Everyday Mobility Behaviour of Migrants – an Unknown Factor in Transport Planning?
Janina Welsch, ILS – Institut Für Landes- Und Stadtentwicklungsforschung GGmbH, Kerstin Conrad, ILS – Institut Für Landes- Und Stadtentwicklungsforschung GGmbH, Dr. Dirk Wittowsky, ILS – Institut Für Landes- Und Stadtentwi
As there is little knowledge about the mobility behaviour of migrants it is an important research question to find out, if and how mobility behaviour differs from the one of the non-migrant population. Such information is needed to find out whether transport demand forecasts and transport planning are able to meet the needs of all inhabitants.

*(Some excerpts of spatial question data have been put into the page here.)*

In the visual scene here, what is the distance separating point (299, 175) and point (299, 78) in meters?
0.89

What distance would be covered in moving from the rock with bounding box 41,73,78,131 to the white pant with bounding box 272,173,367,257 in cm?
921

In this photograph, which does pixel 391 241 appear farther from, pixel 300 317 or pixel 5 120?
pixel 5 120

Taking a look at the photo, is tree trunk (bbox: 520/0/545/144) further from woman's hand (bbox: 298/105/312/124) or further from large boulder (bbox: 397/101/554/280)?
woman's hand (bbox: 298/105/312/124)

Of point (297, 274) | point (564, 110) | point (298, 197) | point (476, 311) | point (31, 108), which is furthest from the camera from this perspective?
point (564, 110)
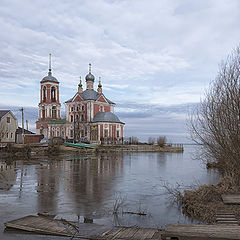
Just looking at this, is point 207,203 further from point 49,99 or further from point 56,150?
point 49,99

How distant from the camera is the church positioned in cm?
6356

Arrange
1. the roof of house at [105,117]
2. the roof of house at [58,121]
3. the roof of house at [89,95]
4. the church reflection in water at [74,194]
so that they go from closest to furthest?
the church reflection in water at [74,194] → the roof of house at [105,117] → the roof of house at [89,95] → the roof of house at [58,121]

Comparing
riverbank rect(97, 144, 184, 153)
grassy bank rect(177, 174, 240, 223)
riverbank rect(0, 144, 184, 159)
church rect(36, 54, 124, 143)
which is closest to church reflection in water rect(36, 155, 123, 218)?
grassy bank rect(177, 174, 240, 223)

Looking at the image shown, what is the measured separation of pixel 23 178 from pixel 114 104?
169 feet

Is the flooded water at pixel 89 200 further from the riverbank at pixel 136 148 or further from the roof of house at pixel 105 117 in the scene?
the roof of house at pixel 105 117

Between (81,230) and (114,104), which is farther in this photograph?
(114,104)

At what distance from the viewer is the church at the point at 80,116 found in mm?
63562

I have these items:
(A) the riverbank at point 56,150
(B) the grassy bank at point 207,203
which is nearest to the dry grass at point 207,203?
(B) the grassy bank at point 207,203

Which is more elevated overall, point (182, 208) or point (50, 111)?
point (50, 111)

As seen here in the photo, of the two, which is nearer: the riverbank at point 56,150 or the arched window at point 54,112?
the riverbank at point 56,150

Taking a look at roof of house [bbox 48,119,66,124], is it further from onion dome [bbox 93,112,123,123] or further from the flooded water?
the flooded water

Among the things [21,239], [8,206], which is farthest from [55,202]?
[21,239]

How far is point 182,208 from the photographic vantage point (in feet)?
41.0

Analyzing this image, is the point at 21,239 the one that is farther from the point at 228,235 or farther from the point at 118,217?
the point at 228,235
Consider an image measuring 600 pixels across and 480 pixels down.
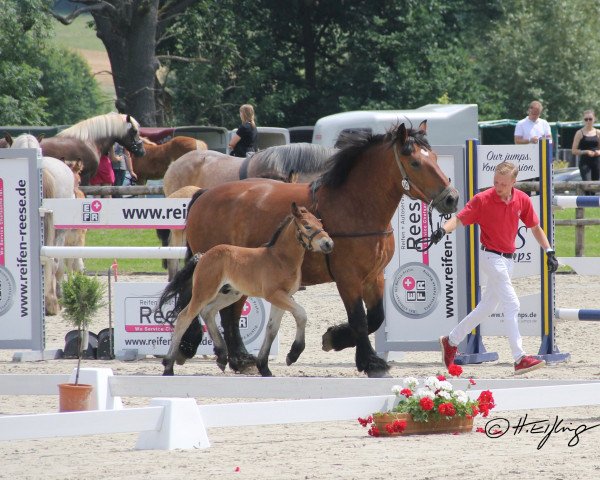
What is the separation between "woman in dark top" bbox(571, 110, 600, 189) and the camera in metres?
22.2

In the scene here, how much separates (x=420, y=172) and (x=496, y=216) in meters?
0.63

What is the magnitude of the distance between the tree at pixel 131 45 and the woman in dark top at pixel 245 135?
14.0 m

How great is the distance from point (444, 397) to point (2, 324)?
520 centimetres

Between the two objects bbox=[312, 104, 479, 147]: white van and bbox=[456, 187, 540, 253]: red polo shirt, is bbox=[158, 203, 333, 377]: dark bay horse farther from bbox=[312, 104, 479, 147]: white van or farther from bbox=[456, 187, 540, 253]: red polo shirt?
bbox=[312, 104, 479, 147]: white van

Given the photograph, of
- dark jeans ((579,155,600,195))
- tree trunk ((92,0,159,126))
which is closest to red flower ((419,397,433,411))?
dark jeans ((579,155,600,195))

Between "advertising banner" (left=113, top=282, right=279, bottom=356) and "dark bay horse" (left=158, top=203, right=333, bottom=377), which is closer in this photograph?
"dark bay horse" (left=158, top=203, right=333, bottom=377)

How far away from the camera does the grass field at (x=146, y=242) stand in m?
19.8

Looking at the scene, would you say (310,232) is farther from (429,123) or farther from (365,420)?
(429,123)

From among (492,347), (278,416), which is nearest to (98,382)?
(278,416)

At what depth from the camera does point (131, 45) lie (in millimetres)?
31375

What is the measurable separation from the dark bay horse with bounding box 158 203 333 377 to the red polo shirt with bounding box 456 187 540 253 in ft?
3.75

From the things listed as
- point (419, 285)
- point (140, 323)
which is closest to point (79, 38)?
point (140, 323)

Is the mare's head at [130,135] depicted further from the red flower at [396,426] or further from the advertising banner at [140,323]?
the red flower at [396,426]

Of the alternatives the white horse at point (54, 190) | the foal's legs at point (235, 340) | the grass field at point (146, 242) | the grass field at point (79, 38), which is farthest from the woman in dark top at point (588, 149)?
the grass field at point (79, 38)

The presented project provides a starting point for this discussion, describing differences in mobility behaviour and main influencing factors as well as implications for the local authorities and transport planning.
In many European cities migrants and their descendants represent a considerable part of the population and due to socio-demographic changes they will increase in the next decades. Findings from studies in the US context suggest that the daily mobility behaviour of migrant is initially different when they come from their home country but in the course of time they adapt the average mobility behaviour. Is this also true for Germany? In Germany exist different migration patterns as well as different spatial structures, and alternatives to the motorized car are provided.
In general, there is a good data basis for transport planners in Germany. Several representative national transport surveys are conducted but in contrast to other countries they do not include any information about ethnic backgrounds or foreign nationalities. Therefore, no profound knowledge is available about variations in mobility behaviour, mobility options and needs of migrants. In the light of the expected growth of the migrant population differences in transport behaviour could affect demand forecasts in transport planning.
Starting to fill these research gaps, ILS conducted a study in the city of Offenbach am Main. In total, nearly 2,000 people were interviewed. Special considerations were put into the questions to measure the migration background and everyday mobility behaviour. The survey also provides first insights into special recruiting and response characteristics.
Descriptive analyses were conducted, for example regarding driving license ownership, general usage of different transport modes or modal choices for different purposes. The presentation will discuss main results, which show some interesting variations between migrants and non-migrants. Furthermore, binary logistic regression models show the effect of different socio-demographic factors, mobility indicators and spatial structure on the general car and public transport use of the participants. Factors like income or household composition show similar effects on transport use of migrants and non-migrants. In contrast, spatial factors vary between the groups such as living in a densely populated area. Furthermore, belonging to the first or the second generations of migrants makes a difference in transport use.
Transport planning is based on demand forecasts. It is therefore of great importance to identify the mobility behaviour of all population groups. This could increase the risk of inaccurate transport planning decisions and therefore of possible social exclusion. Local authorities should also be aware of the aspect that migrants possibly need additional assistance and further services to use all mobility options. For example, they could offer bicycle training courses for migrant women. Nevertheless, just as other population groups, migrants profit of a sustainable, barrier-free and intermodal transport system.